**FRAGMENTO DEL TEXTO:**
------------------------------------------------

Departamento de Psicoanálisis y Pensamiento Contemporáneo.

En el ámbito psicoanalítico las referencias al arte se ciñen preferentemente al arte literario, a lo que remite directamente a la expresión escrita; en principio parece lógico en razón de la singular trascendencia de la inscripción de la letra en el inconsciente, y acaso también por la supuesta facilidad para acceder a los textos de referencia –en el original o traducidos-, en tanto que el acceso a otro tipo de obras ofrece más dificultades, está limitado por su carácter de pieza única depositada en sitios igualmente únicos, no importa cuántas imitaciones o reproducciones puedan eventualmente circular, o libros de Historia del Arte las citen. Y, sin embargo, en ellas la pulsión escópica puede desplegar todo su potencial.

La obra plástica padece esa limitación, digamos objetiva, y sin embargo no parece que podamos subestimar su influencia en la construcción de la subjetividad de nuestra época; en particular la emergencia de las vanguardias del siglo XX que merecen tal denominación , y también de las tendencias derivadas de los grandes movimientos. Las artes plásticas, en tanto se muestran, contribuyen a la construcción de la subjetividad y a la vez son el producto concentrado de los fenómenos en cuyo contexto se producen.

Si para Jaques Lacan el arte es uno de los modos de enfrentar y reorganizar el vacío, junto con la religión y la ciencia, interesa observar el contexto en el que surgieron las vanguardias, y su producto. Como bien ha señalado Massimo Recalcati, la religión se enfrenta al vacío negándolo, ofreciendo una respuesta en el más allá, en la vida eterna. La ciencia, por su parte, pretende llenar el vacío renegando de la imposibilidad, utilizando el objeto técnico y la solución a todos los problemas mediante sus descubrimientos suturando la hiancia, obturando el agujero, en suma, otorgando a todo un sentido tendente a desabonar al sujeto de la castración.

------------------------------------------------

**DATOS PROPORCIONADOS:**
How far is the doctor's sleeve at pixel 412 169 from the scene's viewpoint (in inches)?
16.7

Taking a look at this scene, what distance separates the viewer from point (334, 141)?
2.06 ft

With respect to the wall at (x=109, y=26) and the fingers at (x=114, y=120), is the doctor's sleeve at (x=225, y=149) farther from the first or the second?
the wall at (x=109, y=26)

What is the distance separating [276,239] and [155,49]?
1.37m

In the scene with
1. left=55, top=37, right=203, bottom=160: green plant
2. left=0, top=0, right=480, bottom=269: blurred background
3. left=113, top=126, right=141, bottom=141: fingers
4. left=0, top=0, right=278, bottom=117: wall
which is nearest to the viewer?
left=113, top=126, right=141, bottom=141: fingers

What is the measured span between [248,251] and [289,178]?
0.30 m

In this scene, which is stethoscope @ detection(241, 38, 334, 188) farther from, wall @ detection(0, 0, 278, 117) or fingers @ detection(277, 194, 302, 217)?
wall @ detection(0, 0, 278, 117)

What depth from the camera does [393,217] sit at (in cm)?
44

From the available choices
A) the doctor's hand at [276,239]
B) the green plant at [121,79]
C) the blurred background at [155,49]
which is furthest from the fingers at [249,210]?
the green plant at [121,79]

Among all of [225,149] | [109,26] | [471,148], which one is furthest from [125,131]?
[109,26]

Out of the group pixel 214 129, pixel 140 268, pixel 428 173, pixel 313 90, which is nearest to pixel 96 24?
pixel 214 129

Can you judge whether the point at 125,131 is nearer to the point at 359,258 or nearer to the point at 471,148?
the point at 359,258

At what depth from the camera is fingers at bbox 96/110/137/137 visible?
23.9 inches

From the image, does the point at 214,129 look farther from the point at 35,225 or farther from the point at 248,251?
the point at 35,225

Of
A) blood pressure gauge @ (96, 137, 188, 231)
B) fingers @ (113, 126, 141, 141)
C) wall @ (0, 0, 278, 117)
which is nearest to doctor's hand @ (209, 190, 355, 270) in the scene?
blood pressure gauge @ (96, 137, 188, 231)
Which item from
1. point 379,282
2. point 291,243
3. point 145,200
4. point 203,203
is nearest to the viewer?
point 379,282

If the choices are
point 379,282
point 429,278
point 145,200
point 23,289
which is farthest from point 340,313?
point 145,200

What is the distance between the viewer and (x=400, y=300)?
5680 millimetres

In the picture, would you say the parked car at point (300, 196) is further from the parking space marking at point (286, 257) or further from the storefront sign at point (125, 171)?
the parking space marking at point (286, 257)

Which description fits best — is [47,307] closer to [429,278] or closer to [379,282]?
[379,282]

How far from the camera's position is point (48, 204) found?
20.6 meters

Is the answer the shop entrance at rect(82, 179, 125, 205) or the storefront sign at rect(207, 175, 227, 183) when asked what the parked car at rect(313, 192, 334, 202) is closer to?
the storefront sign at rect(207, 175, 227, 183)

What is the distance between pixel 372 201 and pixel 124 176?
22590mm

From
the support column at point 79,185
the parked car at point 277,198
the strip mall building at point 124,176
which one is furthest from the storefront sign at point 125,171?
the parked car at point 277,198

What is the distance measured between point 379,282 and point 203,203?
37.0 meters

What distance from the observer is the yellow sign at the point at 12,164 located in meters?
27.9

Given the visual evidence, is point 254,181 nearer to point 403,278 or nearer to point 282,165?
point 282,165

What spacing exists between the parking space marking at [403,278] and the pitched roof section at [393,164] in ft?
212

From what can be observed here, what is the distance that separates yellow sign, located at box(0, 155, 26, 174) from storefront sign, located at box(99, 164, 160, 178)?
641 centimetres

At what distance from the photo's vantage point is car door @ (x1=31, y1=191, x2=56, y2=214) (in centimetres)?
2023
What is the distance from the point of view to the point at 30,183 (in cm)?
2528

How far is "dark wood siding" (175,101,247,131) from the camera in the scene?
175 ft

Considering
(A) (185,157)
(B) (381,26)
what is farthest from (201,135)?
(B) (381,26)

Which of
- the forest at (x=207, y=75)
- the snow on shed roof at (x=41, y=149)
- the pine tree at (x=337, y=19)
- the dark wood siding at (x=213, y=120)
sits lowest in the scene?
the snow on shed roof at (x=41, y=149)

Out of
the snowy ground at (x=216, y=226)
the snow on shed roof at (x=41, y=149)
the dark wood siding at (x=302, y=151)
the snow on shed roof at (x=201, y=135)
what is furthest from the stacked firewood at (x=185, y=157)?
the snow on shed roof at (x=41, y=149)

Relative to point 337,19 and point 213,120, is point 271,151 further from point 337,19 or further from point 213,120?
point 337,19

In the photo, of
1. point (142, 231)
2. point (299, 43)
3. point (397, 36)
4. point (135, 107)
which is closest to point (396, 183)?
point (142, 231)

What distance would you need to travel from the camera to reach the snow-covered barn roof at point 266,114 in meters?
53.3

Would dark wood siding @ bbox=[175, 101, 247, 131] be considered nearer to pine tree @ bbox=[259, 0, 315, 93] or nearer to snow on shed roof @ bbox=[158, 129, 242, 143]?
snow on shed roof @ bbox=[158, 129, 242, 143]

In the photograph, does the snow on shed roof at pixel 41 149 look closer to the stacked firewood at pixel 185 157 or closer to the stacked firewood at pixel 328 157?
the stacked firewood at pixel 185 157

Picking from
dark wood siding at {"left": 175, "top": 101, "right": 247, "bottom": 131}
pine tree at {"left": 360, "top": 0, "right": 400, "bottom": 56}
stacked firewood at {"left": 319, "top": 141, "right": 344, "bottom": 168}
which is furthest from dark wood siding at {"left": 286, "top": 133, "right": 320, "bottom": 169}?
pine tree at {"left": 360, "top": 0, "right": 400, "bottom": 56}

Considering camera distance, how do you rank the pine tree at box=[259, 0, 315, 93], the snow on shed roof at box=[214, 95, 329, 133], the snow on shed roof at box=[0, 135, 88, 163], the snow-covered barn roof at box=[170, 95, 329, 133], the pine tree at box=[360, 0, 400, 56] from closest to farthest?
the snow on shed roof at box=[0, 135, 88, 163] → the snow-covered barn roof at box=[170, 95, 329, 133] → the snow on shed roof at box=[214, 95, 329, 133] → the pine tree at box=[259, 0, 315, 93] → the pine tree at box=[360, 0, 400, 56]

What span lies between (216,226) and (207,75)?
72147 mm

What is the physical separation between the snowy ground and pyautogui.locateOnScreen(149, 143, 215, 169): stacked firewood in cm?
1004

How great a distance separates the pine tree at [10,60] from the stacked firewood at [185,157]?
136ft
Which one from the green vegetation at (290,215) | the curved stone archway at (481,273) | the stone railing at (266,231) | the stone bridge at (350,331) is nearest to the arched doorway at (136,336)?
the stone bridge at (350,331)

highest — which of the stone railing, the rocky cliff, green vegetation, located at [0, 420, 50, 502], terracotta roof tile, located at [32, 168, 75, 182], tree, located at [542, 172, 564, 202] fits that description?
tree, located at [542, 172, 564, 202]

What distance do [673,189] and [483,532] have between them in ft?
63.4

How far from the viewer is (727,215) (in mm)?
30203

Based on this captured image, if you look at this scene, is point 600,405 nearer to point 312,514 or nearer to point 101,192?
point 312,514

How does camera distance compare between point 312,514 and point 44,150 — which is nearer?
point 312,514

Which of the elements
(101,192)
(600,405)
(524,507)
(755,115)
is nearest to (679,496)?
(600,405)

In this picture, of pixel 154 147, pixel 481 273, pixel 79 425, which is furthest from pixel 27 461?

------------------------------------------------

Por favor, reproduce tal cual el pasaje del texto sobre el arte en el psicoanálisis que va desde "En el ámbito" hasta "todo su potencial.", ambos incluidos.

En el ámbito psicoanalítico las referencias al arte se ciñen preferentemente al arte literario, a lo que remite directamente a la expresión escrita; en principio parece lógico en razón de la singular trascendencia de la inscripción de la letra en el inconsciente, y acaso también por la supuesta facilidad para acceder a los textos de referencia –en el original o traducidos-, en tanto que el acceso a otro tipo de obras ofrece más dificultades, está limitado por su carácter de pieza única depositada en sitios igualmente únicos, no importa cuántas imitaciones o reproducciones puedan eventualmente circular, o libros de Historia del Arte las citen. Y, sin embargo, en ellas la pulsión escópica puede desplegar todo su potencial.